Replacing the legitimate binaries with the patched versions ultimately allowed to bypass both posture check validation and RPC signature enforcement, resulting in all posture checks reporting success and granting unrestricted access to internal resources as per the configured policies.

C:\> net view \\DC01
Share name  Type  Used as  Comment
----------------------------------------------------
NETLOGON    Disk           Logon server share
SYSVOL      Disk           Logon server share
The command completed successfully.

Remediation

As mentioned earlier, this vulnerability was silently patched in version 4.4 of the Zscaler Client Connector in 2024. However, discussions with Zscaler highlighted that applying this patch on the server side requires upgrading all clients beforehand, which may represent a significant operational effort. Despite this, the primary recommendation remains to promptly apply all available patches.

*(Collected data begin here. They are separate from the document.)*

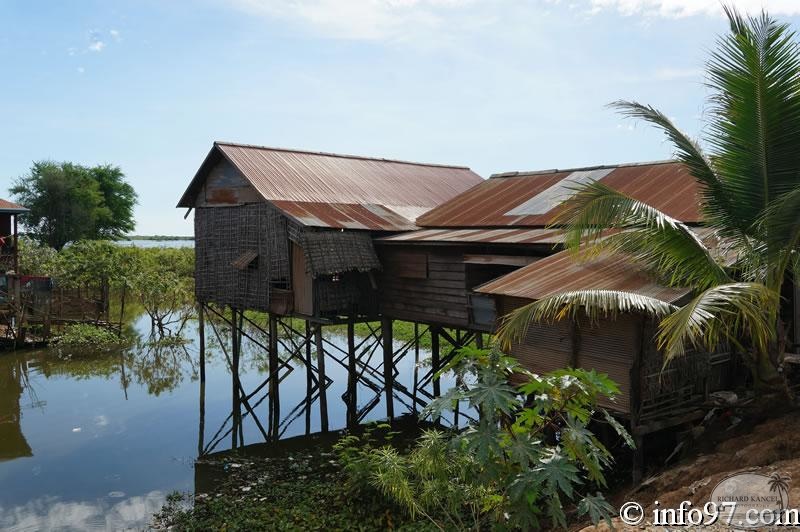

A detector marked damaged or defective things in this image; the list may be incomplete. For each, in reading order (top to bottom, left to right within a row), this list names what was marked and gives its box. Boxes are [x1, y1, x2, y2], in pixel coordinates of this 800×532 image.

rusted roof panel [178, 141, 484, 220]
rusty metal roof [180, 141, 482, 229]
rusted roof panel [272, 200, 416, 231]
rusty metal roof [374, 228, 564, 246]
rusted roof panel [378, 228, 564, 246]
rusty metal roof [418, 162, 700, 229]
rusted roof panel [416, 162, 704, 229]
rusty metal roof [476, 249, 692, 304]
rusted roof panel [478, 249, 692, 304]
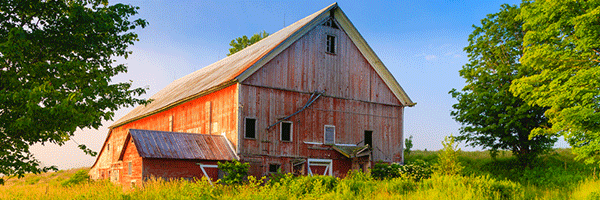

It is critical to enforce posture checks based on strong, tamper-resistant elements rather than easily spoofed attributes such as domain names. Server-validated client certificates provide a robust example (see Zscaler documentation), or at minimum, posture checks should rely on the presence of unpredictable registry values that are difficult for attackers to forge.

Multi-factor authentication must also be enforced consistently across all access points. As a side note, organizations should also avoid excluding public and shared Zscaler IP addresses from MFA requirements, such as through Azure Conditional Access policies. This misconfiguration, frequently observed during assessments, can enable other Zscaler customers to bypass MFA. While Zscaler offers dedicated outbound IP addresses, the safest approach remains to require MFA without exception.

Finally, we recommend ingesting Zscaler logs into your SIEM to monitor device posture status actively. Detecting and investigating failed device posture checks can provide valuable visibility into suspicious access attempts.

Conclusion

Posture checks remain a critical layer for in-depth security, complementing traditional authentication mechanisms. This research highlights that even security software itself requires thorough auditing to ensure its protections cannot be bypassed.